§ **Your task**
Reproduce, exactly and in full, the records that follow, minus any pictures.

Input data section start

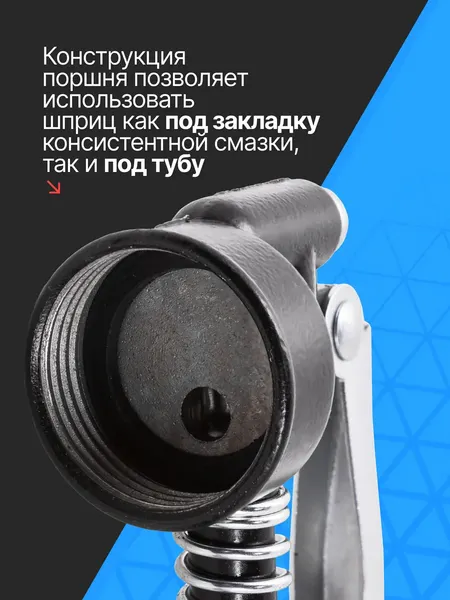 Изображение товара Шприц автомобильный Forsage F-887120H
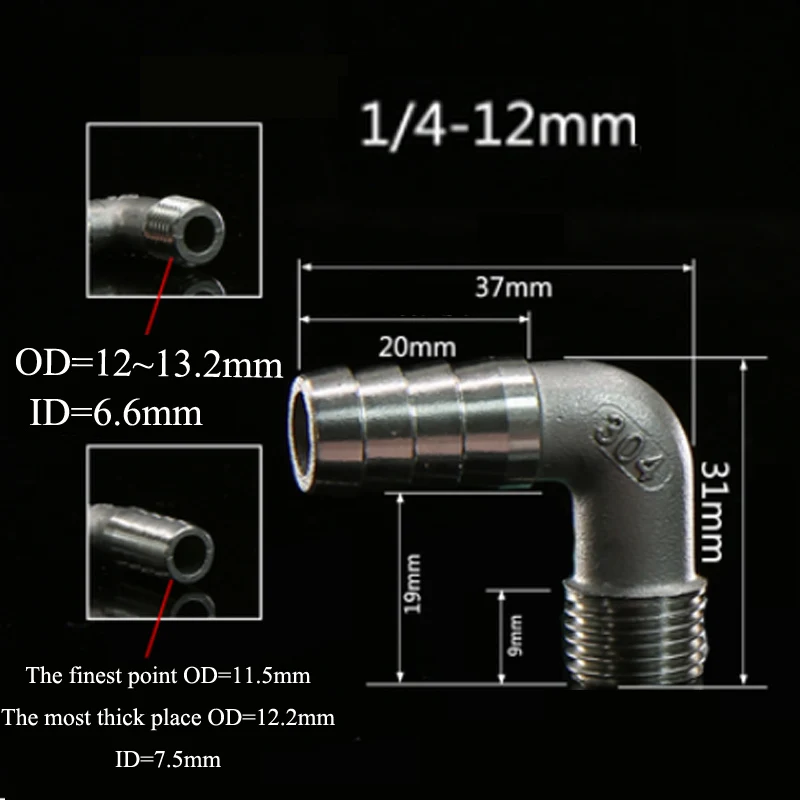 Соединительный соединитель для труб из нержавеющей стали 304 1/4 &quot3/8&quot 1/2 &quot3/4&quot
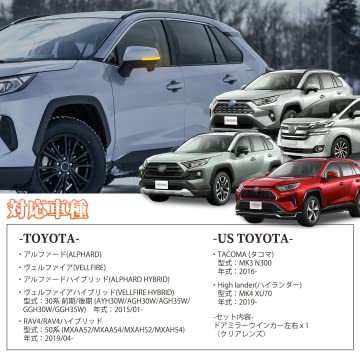 POPMOTORZ トヨタ 30系アルファード 30系ヴェルファイア RAV4 50系PHVシーケンシャル サイドミラーウインカー 【流れる/全点滅  切替可能の通販はau PAY マーケット - KRM au PAY マーケット店 | au PAY マーケット－通販サイト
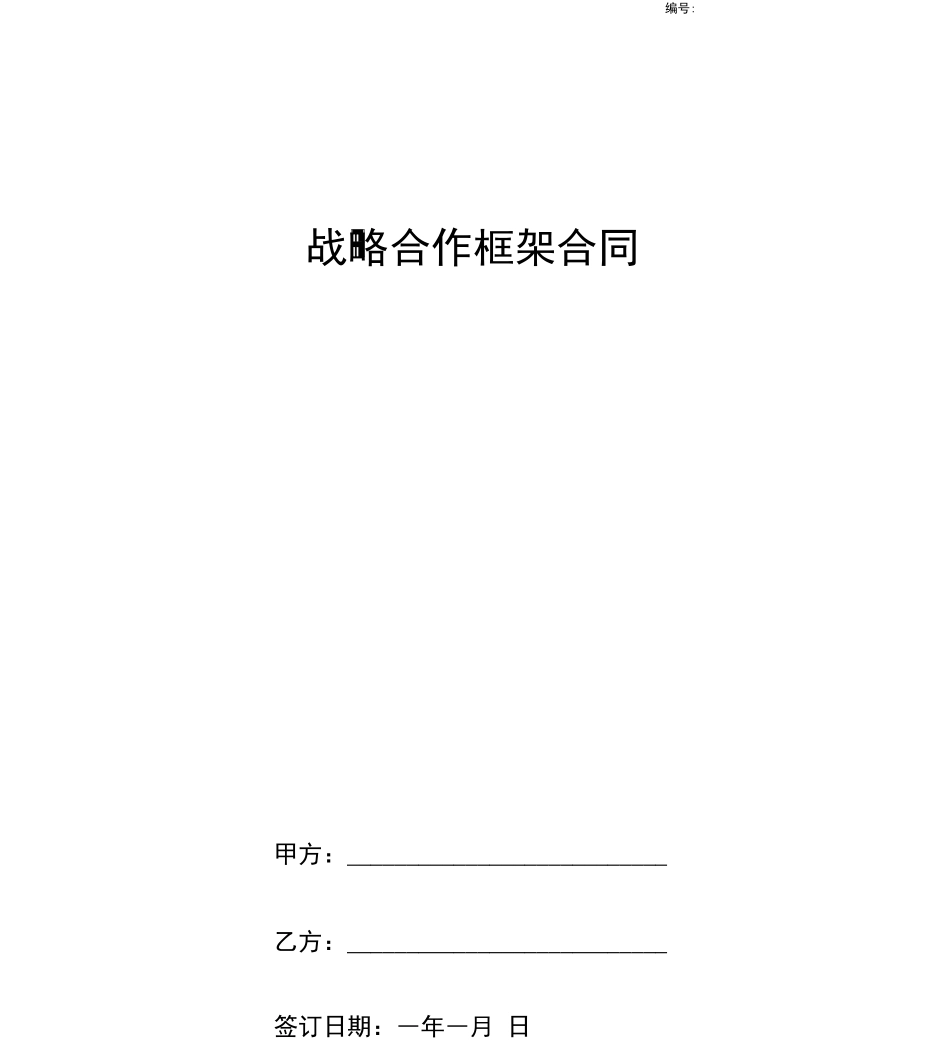 战略合作框架合同协议书范本水利项目_第1页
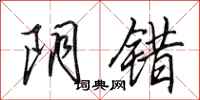 田英章阴错行书怎么写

Input data section end

§ **Solution to this problem**
 Изображение товара Шприц автомобильный Forsage F-887120H
 Соединительный соединитель для труб из нержавеющей стали 304 1/4 &quot3/8&quot 1/2 &quot3/4&quot
 POPMOTORZ トヨタ 30系アルファード 30系ヴェルファイア RAV4 50系PHVシーケンシャル サイドミラーウインカー 【流れる/全点滅  切替可能の通販はau PAY マーケット - KRM au PAY マーケット店 | au PAY マーケット－通販サイト
 战略合作框架合同协议书范本水利项目_第1页
 田英章阴错行书怎么写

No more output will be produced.